Desembargadora vota pela falência
A desembargadora Mônica Maria Costa Di Piero foi a primeira a votar, manifestando-se a favor da falência da Oi, que já atravessa seu segundo processo de recuperação judicial. Em novembro de 2025, a juíza de primeira instância Simone Gastesi Chevrand, da 7ª Vara Empresarial do Rio, decretou a falência da Oi, mas os efeitos dessa decisão foram suspensos logo em seguida a pedido de Itaú Unibanco e Bradesco, credores da operadora.
No julgamento de 30 de junho, a desembargadora Di Piero voltou atrás, cancelando o efeito suspensivo e votando para decretar a falência. Se seu voto prevalecer, a Oi será oficialmente declarada falida. Contudo, não há prazo para o retorno do julgamento, que depende da indicação do desembargador que pediu vista.

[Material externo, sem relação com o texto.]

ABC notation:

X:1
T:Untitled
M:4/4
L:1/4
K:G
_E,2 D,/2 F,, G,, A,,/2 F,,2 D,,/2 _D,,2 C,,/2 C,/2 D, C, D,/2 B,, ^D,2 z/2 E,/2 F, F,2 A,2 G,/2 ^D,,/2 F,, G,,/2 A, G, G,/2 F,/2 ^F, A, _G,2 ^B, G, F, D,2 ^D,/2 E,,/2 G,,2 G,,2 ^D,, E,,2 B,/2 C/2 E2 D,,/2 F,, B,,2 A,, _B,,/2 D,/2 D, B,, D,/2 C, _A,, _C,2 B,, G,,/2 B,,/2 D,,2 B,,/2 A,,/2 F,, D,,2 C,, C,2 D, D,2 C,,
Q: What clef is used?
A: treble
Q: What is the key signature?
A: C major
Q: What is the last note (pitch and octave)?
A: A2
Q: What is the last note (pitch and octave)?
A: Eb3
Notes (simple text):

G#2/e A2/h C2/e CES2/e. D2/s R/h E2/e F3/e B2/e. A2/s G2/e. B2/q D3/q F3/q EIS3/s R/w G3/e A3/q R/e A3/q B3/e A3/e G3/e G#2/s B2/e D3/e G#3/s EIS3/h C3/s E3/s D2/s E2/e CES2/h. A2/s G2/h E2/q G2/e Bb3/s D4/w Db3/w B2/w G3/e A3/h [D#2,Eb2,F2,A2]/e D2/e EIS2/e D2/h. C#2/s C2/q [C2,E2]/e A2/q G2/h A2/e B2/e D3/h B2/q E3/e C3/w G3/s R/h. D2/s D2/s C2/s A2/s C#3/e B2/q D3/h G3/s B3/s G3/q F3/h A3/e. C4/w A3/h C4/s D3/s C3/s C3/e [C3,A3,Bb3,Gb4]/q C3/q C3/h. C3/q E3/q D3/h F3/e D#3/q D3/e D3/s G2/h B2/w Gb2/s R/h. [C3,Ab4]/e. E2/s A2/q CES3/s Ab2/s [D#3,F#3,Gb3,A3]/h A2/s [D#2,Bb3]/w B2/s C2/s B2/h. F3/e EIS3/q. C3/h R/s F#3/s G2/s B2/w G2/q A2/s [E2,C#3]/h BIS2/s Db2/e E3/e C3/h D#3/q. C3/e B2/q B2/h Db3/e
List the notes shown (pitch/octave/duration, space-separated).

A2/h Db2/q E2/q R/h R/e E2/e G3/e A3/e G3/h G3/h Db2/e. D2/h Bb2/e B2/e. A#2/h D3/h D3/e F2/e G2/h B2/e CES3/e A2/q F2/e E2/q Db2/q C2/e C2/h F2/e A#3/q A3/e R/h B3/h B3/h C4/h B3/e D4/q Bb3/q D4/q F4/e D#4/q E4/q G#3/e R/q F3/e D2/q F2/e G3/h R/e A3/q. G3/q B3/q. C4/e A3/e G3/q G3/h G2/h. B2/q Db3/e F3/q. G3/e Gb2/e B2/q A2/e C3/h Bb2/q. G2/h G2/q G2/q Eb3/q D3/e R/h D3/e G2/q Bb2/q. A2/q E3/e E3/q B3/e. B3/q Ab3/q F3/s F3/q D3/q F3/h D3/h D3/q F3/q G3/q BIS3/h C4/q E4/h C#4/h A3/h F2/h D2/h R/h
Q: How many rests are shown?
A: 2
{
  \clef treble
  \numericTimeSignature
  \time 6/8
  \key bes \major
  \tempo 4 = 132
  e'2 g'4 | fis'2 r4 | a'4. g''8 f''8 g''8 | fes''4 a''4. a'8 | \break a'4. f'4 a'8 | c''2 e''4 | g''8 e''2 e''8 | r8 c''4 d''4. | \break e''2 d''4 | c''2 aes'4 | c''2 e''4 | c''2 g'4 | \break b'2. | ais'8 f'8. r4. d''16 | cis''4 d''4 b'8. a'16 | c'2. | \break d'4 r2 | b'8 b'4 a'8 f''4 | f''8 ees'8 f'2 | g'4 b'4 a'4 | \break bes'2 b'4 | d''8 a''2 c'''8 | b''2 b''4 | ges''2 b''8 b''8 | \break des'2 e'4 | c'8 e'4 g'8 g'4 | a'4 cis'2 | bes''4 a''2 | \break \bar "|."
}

Incapacidade de fluxo de caixa
Em uma petição datada de 3 de junho, o administrador judicial da Oi já havia alertado sobre a incapacidade da empresa de realizar o fluxo de caixa projetado para abril de 2026. Isso se deve a eventos processuais imprevisíveis, como a não conclusão do processo de alienação da Unidade Produtiva Isolada de serviços telefônicos e o resultado negativo da alienação da UPI Oi Soluções, unidade voltada para clientes corporativos.
Fontes que acompanham a recuperação judicial da Oi afirmam que a falência poderia permitir a venda ordenada dos ativos restantes, possibilitando o pagamento dos credores e a manutenção da prestação de serviços essenciais. Por outro lado, a falta de recursos sem que os recursos dos bancos credores sejam julgados pode levar a companhia a um limbo jurídico.
Opinião
A situação da Oi ilustra os desafios enfrentados por empresas em recuperação judicial e a necessidade urgente de soluções para garantir a continuidade de suas operações e a proteção dos interesses dos credores.